Exact copy, no pictures: return all the records as they stand.

=== Begin Enclosure ===

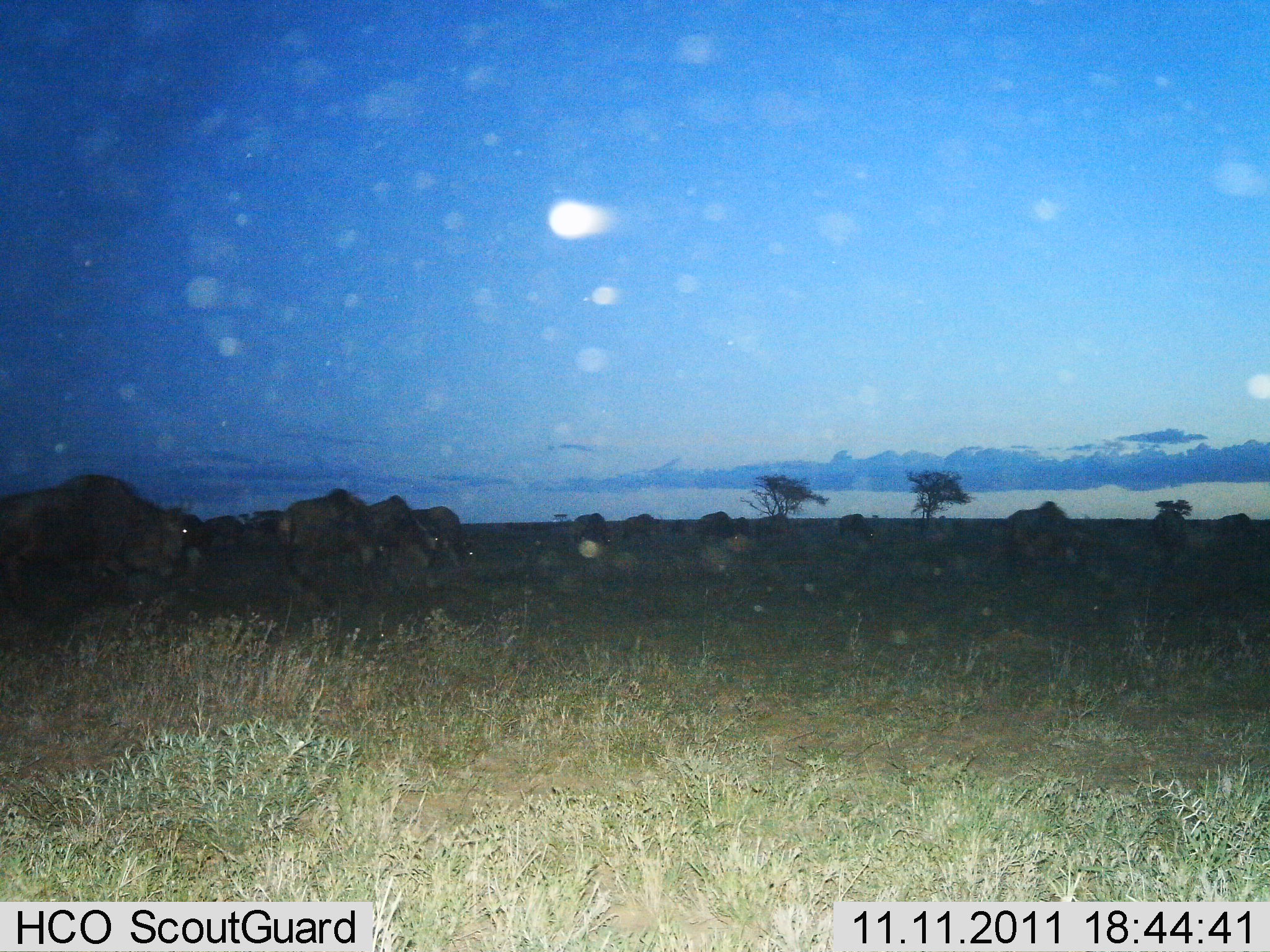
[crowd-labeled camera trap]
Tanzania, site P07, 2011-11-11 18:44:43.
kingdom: Animalia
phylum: Chordata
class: Mammalia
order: Artiodactyla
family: Bovidae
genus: Connochaetes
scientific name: Connochaetes taurinus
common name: blue wildebeest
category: wildebeest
Wildebeest (blue wildebeest) (Connochaetes taurinus), count 11-50. Behavior (volunteer vote fractions): standing 50%, resting 0%, moving 42%, interacting 0%. Young present (vote fraction): 0%. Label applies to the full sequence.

=== End Enclosure ===

*YOUR RESPONSE*.
[crowd-labeled camera trap]
Tanzania, site P07, 2011-11-11 18:44:43.
kingdom: Animalia
phylum: Chordata
class: Mammalia
order: Artiodactyla
family: Bovidae
genus: Connochaetes
scientific name: Connochaetes taurinus
common name: blue wildebeest
category: wildebeest
Wildebeest (blue wildebeest) (Connochaetes taurinus), count 11-50. Behavior (volunteer vote fractions): standing 50%, resting 0%, moving 42%, interacting 0%. Young present (vote fraction): 0%. Label applies to the full sequence.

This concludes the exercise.